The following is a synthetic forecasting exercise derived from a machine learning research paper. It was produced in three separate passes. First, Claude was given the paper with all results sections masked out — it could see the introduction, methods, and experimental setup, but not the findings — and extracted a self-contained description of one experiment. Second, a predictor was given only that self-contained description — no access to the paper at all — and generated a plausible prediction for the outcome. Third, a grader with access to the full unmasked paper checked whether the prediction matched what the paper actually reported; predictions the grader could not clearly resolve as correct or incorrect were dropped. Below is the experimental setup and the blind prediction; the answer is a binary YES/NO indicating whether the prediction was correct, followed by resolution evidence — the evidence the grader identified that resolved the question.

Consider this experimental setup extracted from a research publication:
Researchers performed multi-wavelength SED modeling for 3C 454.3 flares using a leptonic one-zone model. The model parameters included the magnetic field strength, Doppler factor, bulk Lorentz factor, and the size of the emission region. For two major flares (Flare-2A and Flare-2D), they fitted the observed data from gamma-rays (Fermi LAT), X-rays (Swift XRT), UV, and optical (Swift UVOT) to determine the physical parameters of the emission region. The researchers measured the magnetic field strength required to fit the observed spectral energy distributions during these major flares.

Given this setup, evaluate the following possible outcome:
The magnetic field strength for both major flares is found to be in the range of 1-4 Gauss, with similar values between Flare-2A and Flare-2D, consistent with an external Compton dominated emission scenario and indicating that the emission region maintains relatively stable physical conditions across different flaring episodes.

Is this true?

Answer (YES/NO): NO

--

**PROBLEM**
No lines before the one containing "Given this setup, evaluate" belong in the answer; write out that line and each one after it exactly, through the end of the records.

**TASK RESULT**
Given this setup, evaluate the following possible outcome:
The magnetic field strength for both major flares is found to be in the range of 1-4 Gauss, with similar values between Flare-2A and Flare-2D, consistent with an external Compton dominated emission scenario and indicating that the emission region maintains relatively stable physical conditions across different flaring episodes.

Is this true?

Answer (YES/NO): NO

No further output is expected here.